Underlying data access control – Permissions on locations in Amazon Simple Storage Service (Amazon S3) (data access permissions and data location permissions).
Data access permissions enable principals to read and write data to underlying Amazon S3 locations. Data location permissions enable principals to create metadata databases and tables that point to specific Amazon S3 locations.
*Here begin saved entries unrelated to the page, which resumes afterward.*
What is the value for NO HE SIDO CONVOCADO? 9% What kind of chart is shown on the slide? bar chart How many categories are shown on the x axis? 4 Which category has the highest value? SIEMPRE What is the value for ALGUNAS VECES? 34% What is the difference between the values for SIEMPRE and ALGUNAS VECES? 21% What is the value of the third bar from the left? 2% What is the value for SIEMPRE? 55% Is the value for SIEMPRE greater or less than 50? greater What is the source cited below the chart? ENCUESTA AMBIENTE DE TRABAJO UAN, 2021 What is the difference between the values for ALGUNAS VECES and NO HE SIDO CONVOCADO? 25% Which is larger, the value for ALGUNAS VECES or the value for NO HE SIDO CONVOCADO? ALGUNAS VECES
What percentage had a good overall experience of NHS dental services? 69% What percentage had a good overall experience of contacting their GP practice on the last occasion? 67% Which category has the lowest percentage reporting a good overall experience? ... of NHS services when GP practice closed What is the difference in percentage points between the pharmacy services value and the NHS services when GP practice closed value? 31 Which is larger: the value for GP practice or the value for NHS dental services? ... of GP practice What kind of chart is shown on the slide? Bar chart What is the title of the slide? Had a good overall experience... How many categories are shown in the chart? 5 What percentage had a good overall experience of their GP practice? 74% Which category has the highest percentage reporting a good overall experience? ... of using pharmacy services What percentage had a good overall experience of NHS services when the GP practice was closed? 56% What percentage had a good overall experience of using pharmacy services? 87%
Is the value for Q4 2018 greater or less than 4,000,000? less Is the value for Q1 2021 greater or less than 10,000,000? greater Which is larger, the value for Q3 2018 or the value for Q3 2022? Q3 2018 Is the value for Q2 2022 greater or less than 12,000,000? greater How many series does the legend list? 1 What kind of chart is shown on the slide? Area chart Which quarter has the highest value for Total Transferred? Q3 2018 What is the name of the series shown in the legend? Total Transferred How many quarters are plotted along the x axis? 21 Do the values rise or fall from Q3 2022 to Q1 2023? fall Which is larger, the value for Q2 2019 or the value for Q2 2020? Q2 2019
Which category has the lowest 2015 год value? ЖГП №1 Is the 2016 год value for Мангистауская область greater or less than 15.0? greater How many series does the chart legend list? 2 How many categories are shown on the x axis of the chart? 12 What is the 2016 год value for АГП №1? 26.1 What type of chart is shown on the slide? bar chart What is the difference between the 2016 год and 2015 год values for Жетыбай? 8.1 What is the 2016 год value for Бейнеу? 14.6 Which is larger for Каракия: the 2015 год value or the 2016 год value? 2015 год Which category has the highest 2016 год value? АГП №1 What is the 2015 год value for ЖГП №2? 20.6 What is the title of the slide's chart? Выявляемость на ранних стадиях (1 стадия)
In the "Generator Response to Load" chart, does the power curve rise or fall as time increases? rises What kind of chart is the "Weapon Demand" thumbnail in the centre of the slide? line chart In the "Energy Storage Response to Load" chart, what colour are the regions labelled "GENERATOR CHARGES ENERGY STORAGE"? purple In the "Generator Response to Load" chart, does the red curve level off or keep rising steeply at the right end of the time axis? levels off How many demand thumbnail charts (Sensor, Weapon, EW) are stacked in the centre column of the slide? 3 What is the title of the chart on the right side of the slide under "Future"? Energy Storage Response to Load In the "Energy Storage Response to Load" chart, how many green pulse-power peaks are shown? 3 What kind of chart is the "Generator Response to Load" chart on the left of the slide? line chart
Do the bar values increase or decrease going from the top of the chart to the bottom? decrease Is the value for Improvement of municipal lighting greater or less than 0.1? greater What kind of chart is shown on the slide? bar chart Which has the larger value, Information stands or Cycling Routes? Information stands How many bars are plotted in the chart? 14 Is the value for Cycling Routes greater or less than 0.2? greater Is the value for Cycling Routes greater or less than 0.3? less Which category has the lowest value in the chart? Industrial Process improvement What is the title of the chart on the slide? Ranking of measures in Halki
For both areas, Lake Formation uses a combination of Lake Formation permissions and AWS Identity and Access Management (IAM) permissions. The IAM permissions model consists of IAM policies. The Lake Formation permissions model is implemented as DBMS-style GRANT/REVOKE commands, such as Grant SELECT on
tableName
to
userName
.
As of 03/31/2020, AWS Lake formation provides prermissions at various levels.
Catalog level permissions
CREATE_DATABASE
Database level permissions
CREATE
ALTER
DROP
Tables level permissions
ALTER
DROP
SELECT - Applicable to underlying data
DELETE - Applicable to underlying data
INSERT - Applicable to underlying data
Column level permissions
SELECT - Applicable to underlying data
When an user runs a workload on Lakeformation catalog using an integrated compute service, the compute service requests for access to Lakeformation. Based on the access level defined on the catalog objects, AWS Lake formation vends short-term credentials to the compute service. The compute service then uses the temporary credentials to directly access S3 objects and execute the workload. For column level access control, the compute engine filters out attributes that the user/role don't have access to after the objects have been downloaded from S3 as part processing(as of 03/31/2020).